• **RECORDS SHOWN**:
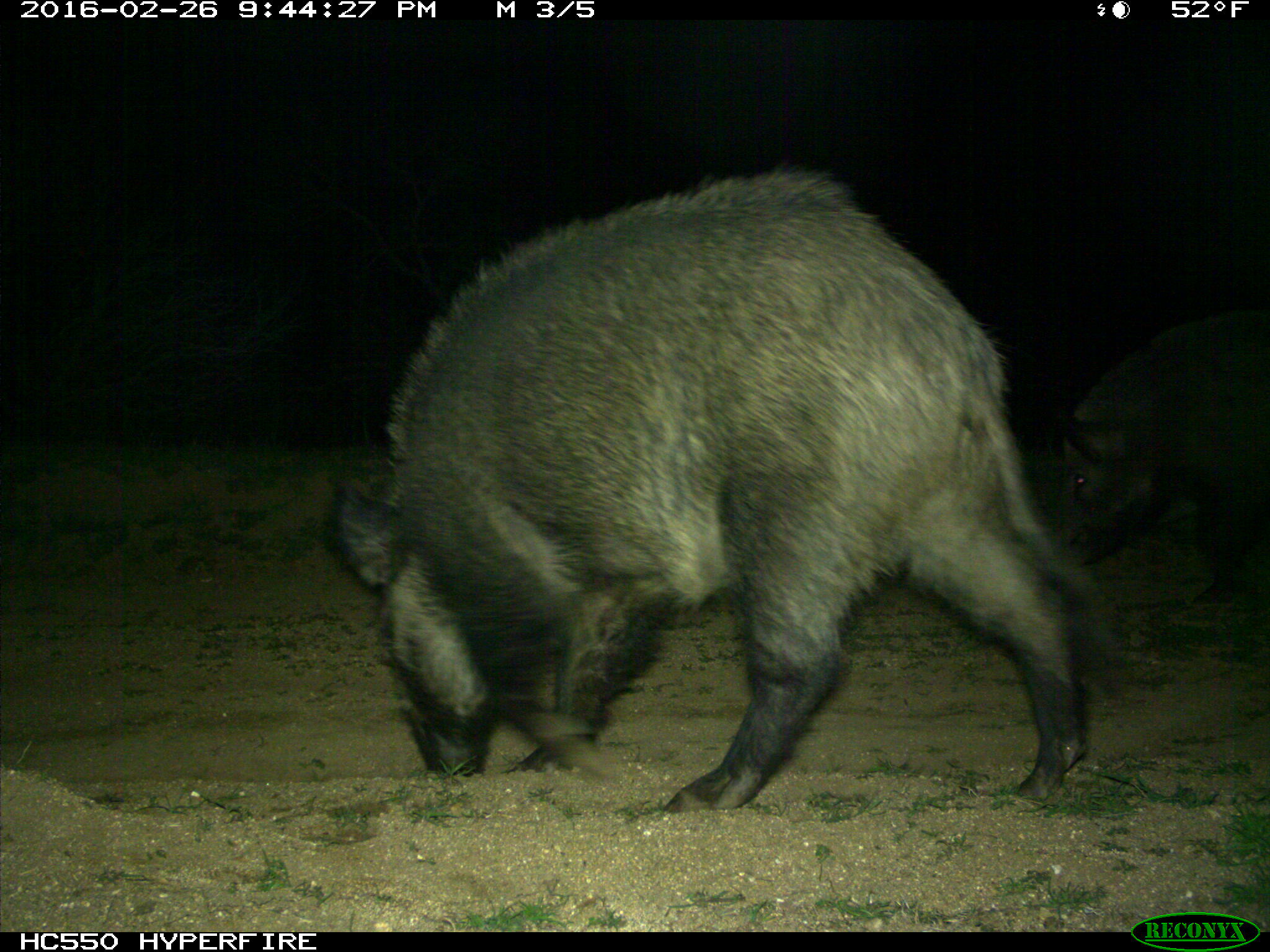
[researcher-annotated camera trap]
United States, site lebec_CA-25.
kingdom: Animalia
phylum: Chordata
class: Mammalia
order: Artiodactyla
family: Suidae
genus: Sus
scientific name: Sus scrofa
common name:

• **AIM OF THE TASK**: From the line containing "United States, site lebec_CA-25." to the last line of the material, please quote every line exactly and only those.

• **COMPLETED EXERCISE**:
United States, site lebec_CA-25.
kingdom: Animalia
phylum: Chordata
class: Mammalia
order: Artiodactyla
family: Suidae
genus: Sus
scientific name: Sus scrofa
common name:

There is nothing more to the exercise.